Re: Web Sigining in Action

Dear all,

I agreed Andres said that it is unclear where a certain issue belong apps or
not. I means everyone didn't care about this while many industrial vendors
have made tireless same plugins in web space. Although Anders indicated
there were less certificate applications, there are 14 million users in
Korea and many countries have considered public CA area in web browser.
Japan made own cryptographic algorithm called Camella with Nokia pushing it
to all browsers.

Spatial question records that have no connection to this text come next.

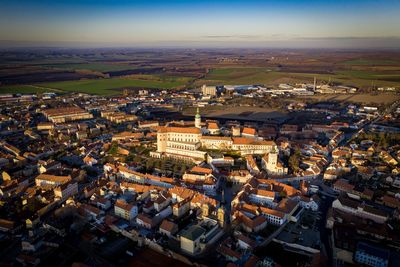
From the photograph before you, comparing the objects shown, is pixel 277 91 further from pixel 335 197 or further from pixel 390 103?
pixel 335 197

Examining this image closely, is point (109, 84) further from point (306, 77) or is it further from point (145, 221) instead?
point (145, 221)

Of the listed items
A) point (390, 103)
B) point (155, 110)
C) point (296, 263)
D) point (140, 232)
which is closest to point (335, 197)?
point (296, 263)

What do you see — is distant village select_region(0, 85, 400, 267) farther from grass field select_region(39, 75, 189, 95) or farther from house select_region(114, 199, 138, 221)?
grass field select_region(39, 75, 189, 95)

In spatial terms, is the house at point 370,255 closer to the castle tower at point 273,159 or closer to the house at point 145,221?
the castle tower at point 273,159

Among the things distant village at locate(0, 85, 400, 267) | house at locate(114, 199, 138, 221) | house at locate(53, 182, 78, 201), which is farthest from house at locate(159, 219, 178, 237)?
house at locate(53, 182, 78, 201)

It means Japan is interested in offering public CA to all
citizen. European I said.

For several years, innovation from web browsers changed world. It's time to
action not to only thinking and I believe that html5 and webapps w/g can do
this. Frankly speaking, my suggestion is very old, but it's cost-effective
for existing vendors both web browser and plugin based CAs.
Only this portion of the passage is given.